The Game Theory of Penalty Kicks : A framework for approximating Nash equilibria
Abstract
This paper presents a game-theoretic analysis of penalty kicks in football. There must exist a
Nash equilibrium in penalty kicks, but the nature of it depends on the unique abilities of the
penalty taker and the goalkeeper. Thus, this study introduces a flexible framework that
approximates a Nash equilibrium, based on a user-inputted set of player-dependent
assumptions. The study also seeks to improve our general understanding of the characteristics
of Nash equilibria in penalty kicks. This is achieved by investigating a diverse set of playerdependent
assumptions, as well as gradually adding new elements of complexity to the models,
and observing the shifts in the equilibrium.
In the most basic model, the players make a simultaneous choice, where the penalty taker
decides where to aim, and the goalkeeper decides which area to cover. The penalty taker isn’t
able to shoot with perfect accuracy, so the hit-coordinate will likely differ from the aimcoordinate.

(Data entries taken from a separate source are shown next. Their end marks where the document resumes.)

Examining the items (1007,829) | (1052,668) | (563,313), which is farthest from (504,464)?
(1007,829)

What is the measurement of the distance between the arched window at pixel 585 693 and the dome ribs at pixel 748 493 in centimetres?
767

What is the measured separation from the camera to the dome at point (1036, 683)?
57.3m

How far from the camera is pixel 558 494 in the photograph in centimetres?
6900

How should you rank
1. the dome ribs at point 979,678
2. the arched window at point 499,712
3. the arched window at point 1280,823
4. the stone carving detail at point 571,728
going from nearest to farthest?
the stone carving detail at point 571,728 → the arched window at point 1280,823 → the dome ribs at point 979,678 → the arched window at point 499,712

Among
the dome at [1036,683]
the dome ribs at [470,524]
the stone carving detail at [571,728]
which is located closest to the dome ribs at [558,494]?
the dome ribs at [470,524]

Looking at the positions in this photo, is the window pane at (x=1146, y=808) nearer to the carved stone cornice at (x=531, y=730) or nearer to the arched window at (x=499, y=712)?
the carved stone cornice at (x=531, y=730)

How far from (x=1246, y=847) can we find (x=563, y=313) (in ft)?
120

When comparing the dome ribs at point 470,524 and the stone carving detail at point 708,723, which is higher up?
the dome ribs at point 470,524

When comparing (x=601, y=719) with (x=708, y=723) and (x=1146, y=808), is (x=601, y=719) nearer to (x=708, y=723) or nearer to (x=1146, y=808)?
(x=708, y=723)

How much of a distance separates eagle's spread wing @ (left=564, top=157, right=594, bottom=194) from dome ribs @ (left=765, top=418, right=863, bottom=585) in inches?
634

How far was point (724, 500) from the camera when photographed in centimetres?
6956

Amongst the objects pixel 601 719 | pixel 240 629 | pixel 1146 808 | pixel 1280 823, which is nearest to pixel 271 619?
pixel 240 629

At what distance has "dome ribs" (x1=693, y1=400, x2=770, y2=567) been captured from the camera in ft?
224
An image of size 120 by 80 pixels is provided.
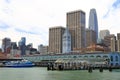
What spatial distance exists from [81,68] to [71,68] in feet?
30.3

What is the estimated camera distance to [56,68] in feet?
479

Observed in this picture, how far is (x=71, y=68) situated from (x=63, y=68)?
5798 mm

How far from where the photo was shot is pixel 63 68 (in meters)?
147

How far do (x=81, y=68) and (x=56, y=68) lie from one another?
1858 cm

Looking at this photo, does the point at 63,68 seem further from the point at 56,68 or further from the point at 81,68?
the point at 81,68

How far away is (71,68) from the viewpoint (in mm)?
150375

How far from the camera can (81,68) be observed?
6186 inches

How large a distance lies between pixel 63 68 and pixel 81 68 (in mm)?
14972

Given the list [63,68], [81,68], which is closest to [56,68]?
[63,68]

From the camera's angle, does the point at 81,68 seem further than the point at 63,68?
Yes

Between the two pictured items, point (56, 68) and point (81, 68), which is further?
point (81, 68)

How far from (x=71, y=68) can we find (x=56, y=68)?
962 cm
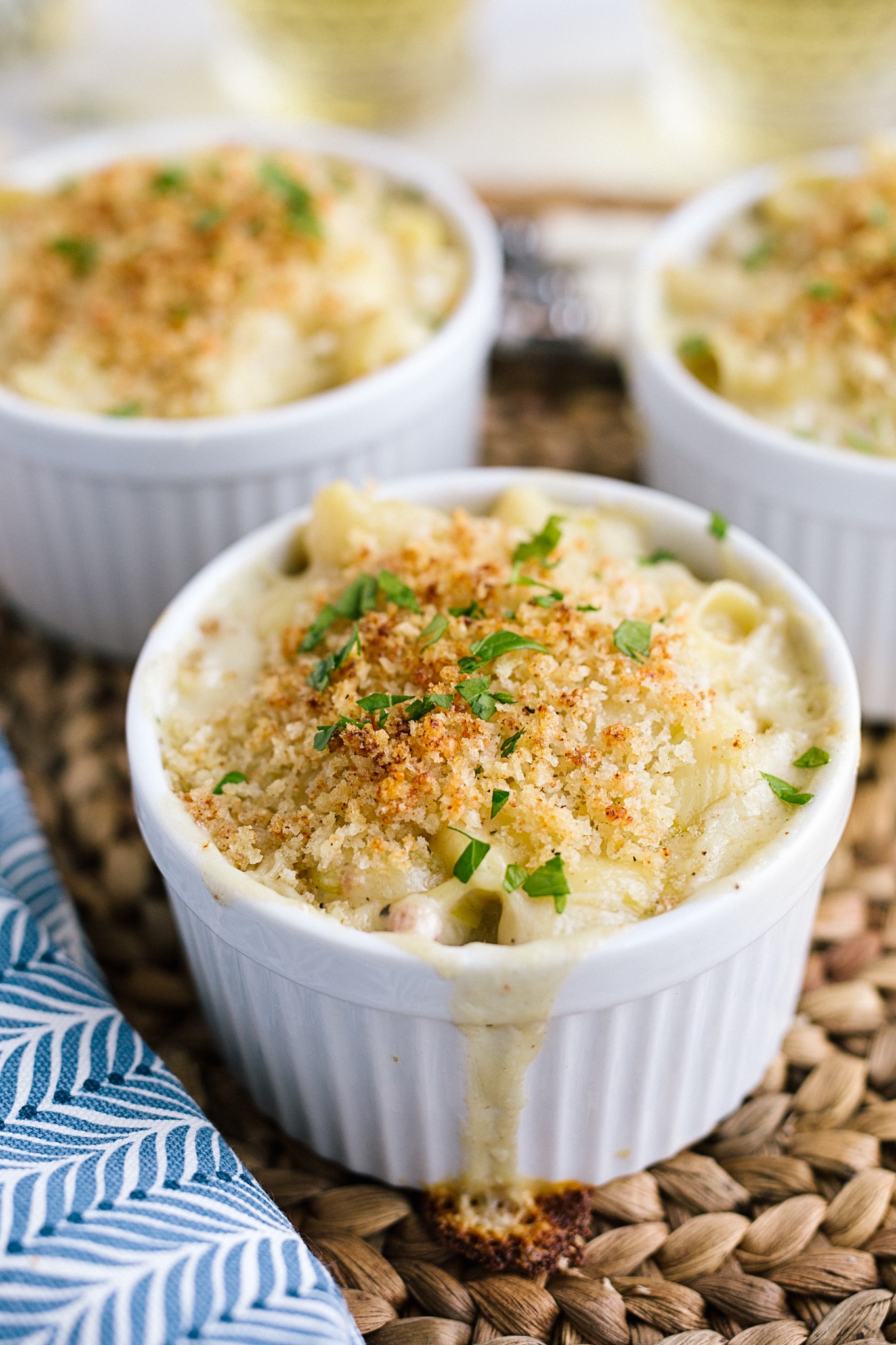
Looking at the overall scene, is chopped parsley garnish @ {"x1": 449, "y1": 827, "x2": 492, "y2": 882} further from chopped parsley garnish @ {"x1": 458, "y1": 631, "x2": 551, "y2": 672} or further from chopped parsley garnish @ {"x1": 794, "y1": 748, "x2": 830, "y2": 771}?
chopped parsley garnish @ {"x1": 794, "y1": 748, "x2": 830, "y2": 771}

In later models, the penalty taker is also allowed to choose the velocity of the ball,
which in turn impacts the area coverage of the goalkeeper. In the final model, an element of
sequential choice is added, such that the penalty taker may pretend to shoot, and observe if the
goalkeeper starts to move.
The Counterfactual Regret Minimization algorithm is employed to locate the Nash equilibrium,
while an enhanced Coordinate Search algorithm is developed for determining the optimal aimcoordinates
for the penalty taker. The most complex and realistic model indicates that the
penalty taker should abstain from aiming at the middle region of the goal, and rather either
pretend to shoot, or shoot at one of the sides. This is because the goalkeeper needs to stay in
the middle fairly often, to avoid revealing their intention in the case where the penalty taker
pretends to shoot. It’s also viable for the goalkeeper to commit to diving to either side without
waiting to observe the trajectory of the ball.